Verilen metin:
--------------------------------

İsrail saldırılarında ölen Filistinliler için Allah'tan rahmet, mücadele edenlere de başarı dileyen Kurtulmuş, Filistinlilerin kendi onurlarını koruma mücadelesi verdiklerini kaydetti.
Hem Türkiye'nin, hem bölgenin, hem de dünyanın en hassas konusunun İsrail'in Gazze'de devam eden saldırıları olduğunu belirten Kurtulmuş, İsrail'in bunu ilk kez yapmadığını, daha önce de ''Dökme Kurşun Operasyonu'' ve bir çok kere küçük noktasal hedefleri vurarak, suikast teşebbüsleriyle ''Orta Doğu'da dilediği an terör estirdiğini'' ileri sürdü.
Kurtulmuş, İsrail'in sınırlarının olmadığını belirterek, şöyle konuştu:
''Resmi sınırları yoktur. Çünkü, sürekli sınırlarını genişletmek hedefinde olan bir ülkedir. 1948'den bu yana, özellikle de 1967 savaşından bu yana İsrail'in bölgede durdurulması maalesef mümkün olmamıştır. Bunun temel sebeplerinden bir tanesi İsrail'in askeri gücü değildir, İsrail'in ekonomik gücü değildir. Maalesef İsrail'i dünyada durduracak bir diplomatik güç oluşturulamamıştır. Dökme Kurşun Operasyonu'nda da aynı şey yaşandı. Korkarım ki burada da aynı şey yaşanacak. Bir kere, hemen en başında bir takım ülkeler İsrail'in yaptığı bu operasyonların yanında yer aldıklarını ifade ediyorlar. Efendim, sanki burada İsrail değil de, Filistin halkı suçluymuş şeklinde açıklamalar geliyor birçok ülkeden. Bu anlaşılabilir bir şey değildir.''
Bu tür açıklamaların, çok açık bir şekilde İsrail'i daha saldırgan hale getirdiğini ifade eden Kurtulmuş, ''Orta Doğu barışının kurulmasını da fevkalade ciddi şekilde zorlaştırıyor. Bu arada, İslam ülkelerinden de maalesef cılız bir takım tepkilerin dışında tepki ortaya çıkmıyor. Önceki saldırılarda da böyleydi. Dolayısıyla İsrail de elini ovuşturuyor, bakıyor ki tepki yok bir adım daha atıyor, bir kaç adım daha atıyor ve sürekli olarak pozisyonunu güçlendiriyor'' dedi.

--------------------------------

Veri listesi:
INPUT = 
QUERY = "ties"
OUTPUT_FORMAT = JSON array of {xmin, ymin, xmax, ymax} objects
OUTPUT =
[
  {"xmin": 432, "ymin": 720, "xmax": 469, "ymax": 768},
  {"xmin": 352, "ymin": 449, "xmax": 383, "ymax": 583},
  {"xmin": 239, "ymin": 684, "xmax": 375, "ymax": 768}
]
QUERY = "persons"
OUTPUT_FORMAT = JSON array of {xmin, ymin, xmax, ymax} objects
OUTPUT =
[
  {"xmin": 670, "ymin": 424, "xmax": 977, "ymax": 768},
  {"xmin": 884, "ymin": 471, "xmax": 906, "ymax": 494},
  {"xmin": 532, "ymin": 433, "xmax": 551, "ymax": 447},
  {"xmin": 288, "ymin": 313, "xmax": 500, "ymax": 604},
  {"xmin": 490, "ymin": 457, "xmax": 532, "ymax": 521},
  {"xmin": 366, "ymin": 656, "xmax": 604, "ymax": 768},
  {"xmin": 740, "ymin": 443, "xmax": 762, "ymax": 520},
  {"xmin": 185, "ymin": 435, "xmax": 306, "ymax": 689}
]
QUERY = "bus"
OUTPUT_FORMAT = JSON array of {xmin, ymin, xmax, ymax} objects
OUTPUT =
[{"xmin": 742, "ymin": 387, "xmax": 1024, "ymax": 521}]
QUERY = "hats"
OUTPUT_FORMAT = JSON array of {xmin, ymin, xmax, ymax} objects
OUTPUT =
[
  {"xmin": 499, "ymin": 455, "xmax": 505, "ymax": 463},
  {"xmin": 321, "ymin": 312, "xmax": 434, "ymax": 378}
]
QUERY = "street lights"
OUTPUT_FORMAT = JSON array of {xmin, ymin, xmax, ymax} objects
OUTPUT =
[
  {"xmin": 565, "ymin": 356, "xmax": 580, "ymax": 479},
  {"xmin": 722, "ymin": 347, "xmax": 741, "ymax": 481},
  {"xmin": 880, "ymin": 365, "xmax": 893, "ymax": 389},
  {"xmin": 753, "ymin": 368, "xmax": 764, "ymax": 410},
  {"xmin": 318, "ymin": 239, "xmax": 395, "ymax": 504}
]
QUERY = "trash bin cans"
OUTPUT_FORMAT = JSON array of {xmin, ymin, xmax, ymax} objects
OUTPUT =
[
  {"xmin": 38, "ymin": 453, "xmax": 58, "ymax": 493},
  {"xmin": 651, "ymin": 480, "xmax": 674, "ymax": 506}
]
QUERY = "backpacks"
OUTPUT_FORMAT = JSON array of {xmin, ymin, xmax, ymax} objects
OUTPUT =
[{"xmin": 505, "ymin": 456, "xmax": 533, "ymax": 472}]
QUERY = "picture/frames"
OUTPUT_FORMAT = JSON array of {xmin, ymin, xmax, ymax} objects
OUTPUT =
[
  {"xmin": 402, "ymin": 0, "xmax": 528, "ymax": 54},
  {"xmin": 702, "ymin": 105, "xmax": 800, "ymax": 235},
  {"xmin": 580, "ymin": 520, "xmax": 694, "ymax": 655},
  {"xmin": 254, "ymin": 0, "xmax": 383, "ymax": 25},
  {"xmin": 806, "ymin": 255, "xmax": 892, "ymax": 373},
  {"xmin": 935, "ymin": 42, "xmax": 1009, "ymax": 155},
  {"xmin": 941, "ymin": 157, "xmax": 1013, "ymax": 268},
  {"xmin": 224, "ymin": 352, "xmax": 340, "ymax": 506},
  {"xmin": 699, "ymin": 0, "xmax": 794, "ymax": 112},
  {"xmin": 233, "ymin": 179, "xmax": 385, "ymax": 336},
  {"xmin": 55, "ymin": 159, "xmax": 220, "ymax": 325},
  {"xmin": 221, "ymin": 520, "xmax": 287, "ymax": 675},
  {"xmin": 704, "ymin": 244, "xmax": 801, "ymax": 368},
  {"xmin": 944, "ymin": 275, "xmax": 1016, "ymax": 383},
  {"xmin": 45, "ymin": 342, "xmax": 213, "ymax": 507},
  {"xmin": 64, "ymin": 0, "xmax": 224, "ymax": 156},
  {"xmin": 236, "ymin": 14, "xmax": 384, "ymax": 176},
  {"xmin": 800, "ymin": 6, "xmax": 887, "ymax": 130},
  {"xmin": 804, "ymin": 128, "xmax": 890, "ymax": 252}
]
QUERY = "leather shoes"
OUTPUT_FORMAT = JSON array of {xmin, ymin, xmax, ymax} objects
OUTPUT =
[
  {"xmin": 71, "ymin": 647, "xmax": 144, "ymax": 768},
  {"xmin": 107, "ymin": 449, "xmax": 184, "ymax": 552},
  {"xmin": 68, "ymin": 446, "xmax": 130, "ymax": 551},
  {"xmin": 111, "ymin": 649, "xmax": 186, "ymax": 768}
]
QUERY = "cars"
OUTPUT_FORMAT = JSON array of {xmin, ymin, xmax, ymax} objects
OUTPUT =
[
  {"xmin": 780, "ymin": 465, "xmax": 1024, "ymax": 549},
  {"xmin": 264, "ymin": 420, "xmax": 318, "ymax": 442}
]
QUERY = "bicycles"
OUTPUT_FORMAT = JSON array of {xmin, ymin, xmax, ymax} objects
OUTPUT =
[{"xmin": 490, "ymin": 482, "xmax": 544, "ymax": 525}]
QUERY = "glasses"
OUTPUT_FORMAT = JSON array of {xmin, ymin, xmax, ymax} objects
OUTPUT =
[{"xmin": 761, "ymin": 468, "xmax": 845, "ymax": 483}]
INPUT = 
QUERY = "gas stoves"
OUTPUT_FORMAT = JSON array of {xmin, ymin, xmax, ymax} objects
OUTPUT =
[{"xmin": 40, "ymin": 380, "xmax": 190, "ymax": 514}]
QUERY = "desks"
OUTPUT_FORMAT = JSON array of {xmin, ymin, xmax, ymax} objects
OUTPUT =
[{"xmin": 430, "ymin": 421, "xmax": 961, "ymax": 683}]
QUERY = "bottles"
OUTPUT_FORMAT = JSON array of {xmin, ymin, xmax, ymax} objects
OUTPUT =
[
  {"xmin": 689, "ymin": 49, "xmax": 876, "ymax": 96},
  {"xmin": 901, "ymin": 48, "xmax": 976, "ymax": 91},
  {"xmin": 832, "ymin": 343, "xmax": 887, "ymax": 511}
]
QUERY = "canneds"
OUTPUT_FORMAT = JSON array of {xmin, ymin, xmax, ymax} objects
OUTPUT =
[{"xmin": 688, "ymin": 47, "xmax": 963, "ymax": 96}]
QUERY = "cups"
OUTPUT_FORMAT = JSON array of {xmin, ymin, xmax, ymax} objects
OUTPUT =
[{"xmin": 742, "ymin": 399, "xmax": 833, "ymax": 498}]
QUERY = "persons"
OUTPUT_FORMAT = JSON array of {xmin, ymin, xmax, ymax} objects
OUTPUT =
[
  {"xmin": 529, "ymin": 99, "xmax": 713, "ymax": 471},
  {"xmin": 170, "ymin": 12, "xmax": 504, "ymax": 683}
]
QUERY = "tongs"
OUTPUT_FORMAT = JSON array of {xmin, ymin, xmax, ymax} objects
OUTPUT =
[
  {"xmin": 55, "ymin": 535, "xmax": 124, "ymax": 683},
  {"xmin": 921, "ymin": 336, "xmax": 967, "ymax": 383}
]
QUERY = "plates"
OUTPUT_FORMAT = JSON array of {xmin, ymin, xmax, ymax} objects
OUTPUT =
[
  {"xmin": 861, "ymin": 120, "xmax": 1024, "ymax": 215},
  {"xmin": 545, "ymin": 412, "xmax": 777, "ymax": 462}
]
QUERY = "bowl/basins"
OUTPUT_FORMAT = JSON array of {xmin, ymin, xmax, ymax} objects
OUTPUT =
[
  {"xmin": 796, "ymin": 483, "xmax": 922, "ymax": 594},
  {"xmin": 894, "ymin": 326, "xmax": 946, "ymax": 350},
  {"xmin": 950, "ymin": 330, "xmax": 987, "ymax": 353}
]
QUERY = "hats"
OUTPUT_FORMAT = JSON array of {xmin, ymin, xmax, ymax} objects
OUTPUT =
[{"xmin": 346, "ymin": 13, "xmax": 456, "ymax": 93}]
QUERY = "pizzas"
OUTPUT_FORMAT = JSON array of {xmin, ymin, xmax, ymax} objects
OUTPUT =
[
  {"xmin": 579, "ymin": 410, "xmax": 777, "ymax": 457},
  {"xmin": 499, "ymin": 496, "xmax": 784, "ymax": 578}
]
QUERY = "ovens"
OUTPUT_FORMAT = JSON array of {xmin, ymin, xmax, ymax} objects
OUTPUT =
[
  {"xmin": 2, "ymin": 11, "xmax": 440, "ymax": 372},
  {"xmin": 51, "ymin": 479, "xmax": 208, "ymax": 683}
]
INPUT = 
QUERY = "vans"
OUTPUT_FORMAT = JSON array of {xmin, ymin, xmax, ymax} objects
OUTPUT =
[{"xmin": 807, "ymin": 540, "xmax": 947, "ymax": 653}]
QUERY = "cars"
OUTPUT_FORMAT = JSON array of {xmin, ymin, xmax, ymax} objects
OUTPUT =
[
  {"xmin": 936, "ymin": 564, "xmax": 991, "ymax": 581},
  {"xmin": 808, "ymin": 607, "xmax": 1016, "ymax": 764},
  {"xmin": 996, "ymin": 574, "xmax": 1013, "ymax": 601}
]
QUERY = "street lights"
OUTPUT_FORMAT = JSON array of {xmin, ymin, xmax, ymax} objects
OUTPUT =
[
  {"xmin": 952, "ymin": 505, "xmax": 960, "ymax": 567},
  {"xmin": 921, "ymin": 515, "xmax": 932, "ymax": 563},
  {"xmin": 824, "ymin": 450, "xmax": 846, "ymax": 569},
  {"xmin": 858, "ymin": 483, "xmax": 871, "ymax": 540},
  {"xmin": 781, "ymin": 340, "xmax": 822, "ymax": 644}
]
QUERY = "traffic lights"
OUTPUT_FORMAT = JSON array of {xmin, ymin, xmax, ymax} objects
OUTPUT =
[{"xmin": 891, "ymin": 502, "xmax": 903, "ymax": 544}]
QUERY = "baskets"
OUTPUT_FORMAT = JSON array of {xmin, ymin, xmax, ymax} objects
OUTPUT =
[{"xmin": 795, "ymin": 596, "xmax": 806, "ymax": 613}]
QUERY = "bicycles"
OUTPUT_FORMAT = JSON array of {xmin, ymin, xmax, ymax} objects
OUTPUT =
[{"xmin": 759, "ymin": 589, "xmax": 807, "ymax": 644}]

--------------------------------

Görevler:
A – Verilen metinde "Hem Türkiye'nin, hem" ifadesinden "estirdiğini'' ileri sürdü." ifadesine kadar uzanan bölümü, "en hassas" yerine "en önemli" koyarak düzenleyin ve yeniden yazın.
B – Verilen metni iki cümleyle özetleyin.
Yalnızca verilen metinden yararlanın.

Beklenen çıktılar:
A –
Hem Türkiye'nin, hem bölgenin, hem de dünyanın en önemli konusunun İsrail'in Gazze'de devam eden saldırıları olduğunu belirten Kurtulmuş, İsrail'in bunu ilk kez yapmadığını, daha önce de ''Dökme Kurşun Operasyonu'' ve bir çok kere küçük noktasal hedefleri vurarak, suikast teşebbüsleriyle ''Orta Doğu'da dilediği an terör estirdiğini'' ileri sürdü.

B – Kurtulmuş, İsrail'in Gazze'deki saldırılarının en hassas konu olduğunu ve İsrail'in bunu ilk kez yapmadığını söyledi. Ayrıca İsrail'i durduracak bir diplomatik güç oluşturulamadığını, bazı ülkelerin İsrail'in yanında yer alan açıklamalarının onu daha saldırgan hale getirdiğini, İslam ülkelerinin tepkilerinin cılız kalması nedeniyle de İsrail'in pozisyonunu sürekli güçlendirdiğini ifade etti.